▶ Excerpt to read:
>> START

Major League Rodeo (1978-1979)
Tombstone
Born: July 6, 1977 – MLR founding franchise1ASSOCIATED PRESS. “Major League Rodeo circuit opens in 1978”. The Independent-Record (Helena, MT). July 7, 1977
Folded: July 1979
First Game: April 5, 1978 (L 55-54 @ Texas Rowels)
Last Game:
MLR Championships: None
Arenas
1978: Benjamin Arena
1979: Kemper Arena*
Opened: 1974
(The Trailblazers never actually appeared at Kemper due to the arena’s June 1979 roof collapse)
Marketing
Team Colors:
Ownership
Owner: Pat Campbell
Background
The Kansas City Trailblazers were a co-ed professional team rodeo promotion that performed at Benjamin Arena during the summer of 1978. The Trailblazers were one of six founding franchises in Major League Rodeo that year. They competed against rival teams from Denver, Los Angeles, Salt Lake City, San Antonio and Tulsa.

>> END

▶ Given data:

>> START

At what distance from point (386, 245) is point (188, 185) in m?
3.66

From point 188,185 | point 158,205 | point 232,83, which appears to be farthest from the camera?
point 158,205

>> END

▶ Exercise task: Carry on the page about the Kansas City Trailblazers rodeo team, picking up right after its final sentence. The data has no connection to the page about the Kansas City Trailblazers rodeo team.

▶ Task answer:
Major League Rodeo contests consisted of seven skills – bareback bronc riding, barrel racing, team roping, saddle bronc riding, calf roping, steer wrestling and bull riding. Each team sported a roster of 12 cowboys & 3 cowgirls. Three team members competed in each of the seven events, which were contested twice separated by a 20-minute halftime.
The Trailblazers compiled a 11-11 regular season record during Major League Rodeo’s debut season in 1978. They lost 62-59 to the Tulsa Twisters in a semi-final playoff rodeo on September 17th, 1978.
Cowboys & Cowgirls
The Trailblazers 1978 roster included the following cowboys and cowgirls with some of their featured events noted. Major League Rodeo records are spotty, so this represents only a partial line-up of the Trailblazers and their specialties.
- Chuck Waldie (coach, saddle bronc riding)
- Junior Brooks
- Cindy Cox (barrel racing)
- John Cox (calf roping)
- Jimmy Crowthers (bull riding)
- Zeke Griffith (calf roping)
- Linda Kay (barrel racing)
- Jimmy Martin
- Brad Mattox (steer wrestling, bareback riding)
- Glen Roupe (team roping)
- Justin Spencer (team roping)
- Anne Waldie (barrel racing)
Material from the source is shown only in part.